TEXT FOR ANALYSIS:
7. Looking After Your Child's Teeth. When do you start?
Dr. Kalaiarasu M. Peariasamy
Paediatric Dental SpecialistKlinik Pergigian Pakar, Hospital Kuala Terengganu
Dental caries and gingivitis are two most common dental diseases in children. Normally parents 'discover' dental disease in children the painful way! Yet dental problems can be avoided if the oral health of the child is maintained with good eating and oral hygiene habits.
From Birth to 3 years of Age
Infant oral health and care of the child younger than age 3 has largely been dependent on the interest and ability of parents. For this reason oral health education is given to expectant mothers, so that a program of home care can be started in early infancy. Despite this, almost 80% of all pre-school children in Malaysia had experience of dental caries and significantly some had bottle or nursing caries. The primary factor is a pattern of sugar consumption that has been established early in life of the child. Other factors include feeding practices such as putting the child to bed at naptime, or bedtime with a bottle containing sweetened milk or beverages.
Parents therefore should understand their responsibility and begin a program of home care in infancy. It is important to establish good dietary habits early in the child's life. Avoid sugar right from the start so that the child doesn't get a taste for sweet things. If a bottle is necessary for naptime or bedtime, parents must ensure that after feeding the child is placed in bed without the bottle. Additionally, if the child prefers a pacifier or dummy, never dip into something sweet for the child to suck.
Oral hygiene measures are important during the first years of life. Start brushing your child's teeth at an early age. Then it becomes a habit right from the begining. Your child does not have the manual dexterity nor understanding to perform effective tooth brushing. Therefore, parents must assume the primary role of cleaning their child's teeth. Once teeth have erupted a clean cloth or a soft toothbrush can be used to gently wipe over the tooth. Find an appropriate time at least once a day to help your children learn to brush their teeth well. Make it a part of your family's daily routine. later when more teeth have erupted your child can learn to brush under your supervision. Generally, toothpaste can be introduced between 2 and 3 years of age. When this occurs, fluoridated toothpaste should be used sparingly to minimize fluoride ingestion.
Regular visits to the dentist are important for children. Dental caries may begin when the first teeth start to come through between the ages of six months and one year. As such, children should receive their initial oral evaluation by a dentist within 6 months of the eruption of the first primary tooth and not later than 12 months of age. Your child will get to know his or her dentist and get used to going for recall examinations.

REQUIREMENT 1:
Answer these questions from the article on children's teeth, one line each:
(a) What share of pre-school children in Malaysia had experienced dental caries?
(b) Between what ages can toothpaste generally be introduced?
(c) What is the latest age by which a child should receive an initial oral evaluation by a dentist?
REQUIREMENT 2: List every item that the article on children's teeth names for cleaning a child's teeth.
REQUIREMENT 3: Extend the article on children's teeth with new text that follows on from its final paragraph.

INFORMATION PROVIDED:
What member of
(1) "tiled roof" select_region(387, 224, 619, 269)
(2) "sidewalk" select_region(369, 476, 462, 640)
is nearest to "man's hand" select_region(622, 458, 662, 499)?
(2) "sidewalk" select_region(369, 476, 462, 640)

EXERCISE ANSWER 1:
(a) Almost 80%.
(b) Between 2 and 3 years of age.
(c) 12 months of age.

EXERCISE ANSWER 2: A clean cloth, a soft toothbrush, and fluoridated toothpaste.

EXERCISE ANSWER 3:
The Primary School Years
Children are most likely to change their dietary habits during this period. Commonly they spend a full day in school with frequent snacks and sweets. This can be avoided if parent packed lunches with fruits and other foodstuff that are not sugary. Often the first tooth to decay is the first permanent molar. The pits and fissures of this tooth are the primary sites for dental caries in children. Normally your child's dentist can help prevent this type of caries by applying a plastic coating to the pits and fissures as a mechanical barrier. This plastic coating or sealant is very effective in preventing pit and fissure caries.
Children with high risk of dental caries can benefit from fluoride therapy. Fluoride can be applied professionally by your dentist or used in conjunction with your child's home care routine.
For effective oral hygiene care, parents need to help with tooth brushing at least until their children are skilful. Twice a day brushing with a fluoridated toothpaste is routinely recommended. Further reinforcement of oral hygiene measures may be necessary for those children with poor compliance. Often encouragement and reinforcement are enough to help your child change his or her poor oral hygiene practices. If your child sees a dentist regularly, and early decay or developing gum disease can be easily treated before it can cause trouble. Usually early treatment does not require the use of local anaesthetics and therefore children would benefit from a painless dental treatment.
If you have a child with disabilities, additional assistance may be required. The nature of disability may prevent your child from achieving an adequate level of oral hygiene. Various methods are available to support your child during tooth brushing. Your dentist would be the best person to advise you on oral hygiene aids and preventive measures for your special child.